The psychiatric diagnoses that arise between normal behaviour and the major psychiatric morbidities constitute the problematic subthreshold disorders. These subthreshold entities are also juxtaposed between problem-level diagnoses and more clearly defined disorders. They present major taxonomical and diagnostic dilemmas in that they are often poorly defined, overlap with other diagnostic groupings, and have indefinite symptomatology. It is therefore not surprising that issues of reliability and validity prevail. One of the most commonly employed subthreshold diagnosis that has undergone a major evolution since 1952 is adjustment disorder
(AD) (Table 1). The advantage of the indefiniteness of these subthreshold disorders is that they permit the classification of early or prodromal states when the clinical picture is vague and indistinct, and yet the morbid state is in excess of that expected in a normal reaction and this morbidity needs to be identified. Therefore AD has an essential place in the psychiatric taxonomy:
Table 1 DSM-IV criteria for adjustment disorders
1. normal state
2. problem-level diagnoses (V Codes)
3. adjustment disorders
4. disorders not otherwise specified (NOS)
Adjustment disorder would 'trump' problem-level disorders, but would be 'trumped' by a specific diagnosis even if it were in the NOS category. The aetiological and dynamic attributes of the diagnosis of AD make it an important diagnostic category that bridges normality and pathology.
Many questions prevail with regard to the concept of the adjustment disorder diagnosis: the role of stressors and the place of specific stressors; the importance of age; the role of concurrent medical morbidity, for example comorbidity of Axis I and Axis III morbidity; the specificity of the diagnostic criteria; the unavailability of a list of symptoms; uncertainty as to optimal treatment protocols; undocumented outcomes or prognosis. Research data regarding these questions will be examined.

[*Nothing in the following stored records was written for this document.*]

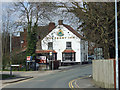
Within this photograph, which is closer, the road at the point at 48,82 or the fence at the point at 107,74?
the fence at the point at 107,74

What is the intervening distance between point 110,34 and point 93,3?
11.6 feet

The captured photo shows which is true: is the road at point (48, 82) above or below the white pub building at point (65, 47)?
below

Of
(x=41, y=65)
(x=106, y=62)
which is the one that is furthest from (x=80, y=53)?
(x=106, y=62)

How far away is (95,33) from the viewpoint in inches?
859

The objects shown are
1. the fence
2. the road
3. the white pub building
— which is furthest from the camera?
the white pub building

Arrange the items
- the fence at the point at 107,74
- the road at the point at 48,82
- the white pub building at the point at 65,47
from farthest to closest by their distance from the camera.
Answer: the white pub building at the point at 65,47, the road at the point at 48,82, the fence at the point at 107,74

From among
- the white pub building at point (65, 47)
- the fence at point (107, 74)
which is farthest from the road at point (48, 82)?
the white pub building at point (65, 47)

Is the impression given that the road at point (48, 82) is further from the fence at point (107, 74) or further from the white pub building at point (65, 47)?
the white pub building at point (65, 47)

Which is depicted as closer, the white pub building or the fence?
the fence

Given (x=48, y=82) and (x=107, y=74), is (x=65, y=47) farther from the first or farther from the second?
(x=107, y=74)

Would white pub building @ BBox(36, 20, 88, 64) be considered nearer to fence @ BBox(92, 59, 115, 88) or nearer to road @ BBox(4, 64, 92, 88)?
road @ BBox(4, 64, 92, 88)

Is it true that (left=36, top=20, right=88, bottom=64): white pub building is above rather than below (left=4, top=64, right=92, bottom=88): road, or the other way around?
above

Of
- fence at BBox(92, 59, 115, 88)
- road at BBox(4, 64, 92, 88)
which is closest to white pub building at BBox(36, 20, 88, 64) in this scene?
road at BBox(4, 64, 92, 88)

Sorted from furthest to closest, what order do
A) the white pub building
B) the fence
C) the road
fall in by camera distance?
the white pub building → the road → the fence
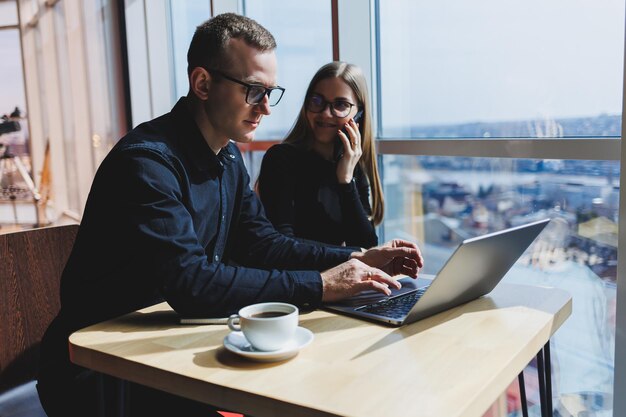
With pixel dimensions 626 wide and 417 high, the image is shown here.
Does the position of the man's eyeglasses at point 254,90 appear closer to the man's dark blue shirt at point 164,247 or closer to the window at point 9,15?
the man's dark blue shirt at point 164,247

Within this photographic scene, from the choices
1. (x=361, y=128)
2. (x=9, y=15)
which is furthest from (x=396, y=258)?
(x=9, y=15)

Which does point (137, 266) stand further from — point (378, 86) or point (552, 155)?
point (378, 86)

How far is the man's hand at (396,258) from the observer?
1.41 meters

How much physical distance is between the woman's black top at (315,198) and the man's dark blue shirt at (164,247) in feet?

AD is a stress-related phenomenon in which the stressor precipitates maladaptation and symptoms that are time limited until the stressor is attenuated or a new state of adaptation occurs (Table. .2). At the same time that AD was evolving, other stress-related disorders, for example post-traumatic stress disorder and acute stress disorder, have been described. (Acute stress disorders were formulated by Spiegel during the development of the DSM-IV. (1..,2)) Acute stress reactions could result from involvement in a natural disaster such as a flood, or an avalanche, or a cataclysmic personal event, for example loss of a body part. The stress-related disorders are unique in that they are psychiatric diagnoses with a known aetiology—the stressor—and this aetiology is central to the diagnosis. (Three other diagnostic categories also invoke aetiology in their diagnostic criteria: organic mental disorders (aetiology—physical abnormality); substance abuse disorders (aetiology—ingestion of substances); post-traumatic and acute stress disorders (aetiology—an identifiable stressor).) The DSM was conceptually designed with an atheoretical framework to encourage psychiatric diagnoses to be derived on phenomenological grounds with an avowed dismissal of pathogenesis or aetiology as diagnostic imperatives. In frank contradiction of this atheoretical algorithm, the stress-induced disorders require the inclusion of an aetiological significance to a life event—a stressor—and the need to relate the stressor's effect on the patient in clinical terms.
Table 2 ICD-10 definition of adjustment disorder
The diagnosis of AD also requires a careful titration of the timing of the stressor in relation to the adverse psychological sequelae that ensued. Maladaptation and disturbance of mood should obtain within 3 months of the patient experiencing the stressor. Until the DSM-IV criteria, the ADs were regarded as transitory diagnoses that should not exceed 6 months in duration. Thereafter, that appellation could not be employed and the diagnosis had to be changed to a major psychiatric disorder or dropped.
In summary, AD is a diagnosis that has been insufficiently researched but is, however, commonly employed in clinical practice. The utilization of the AD diagnosis is attributable to several issues:
1. in a diagnostic system that is principally atheoretical, AD remains one of the few conditions which is linked to an aetiologic event;
2. the concept that adjustment problems stem from stressful events has been a precept of psychodynamic thinking, and often underlies the approach of psychotherapeutic treatment;
3. because the development of transient psychiatric symptoms in the context of stress is virtually a universal experience, AD is considered by many to be a non-stigmatizing diagnosis to assign when making a patient's psychiatric status public.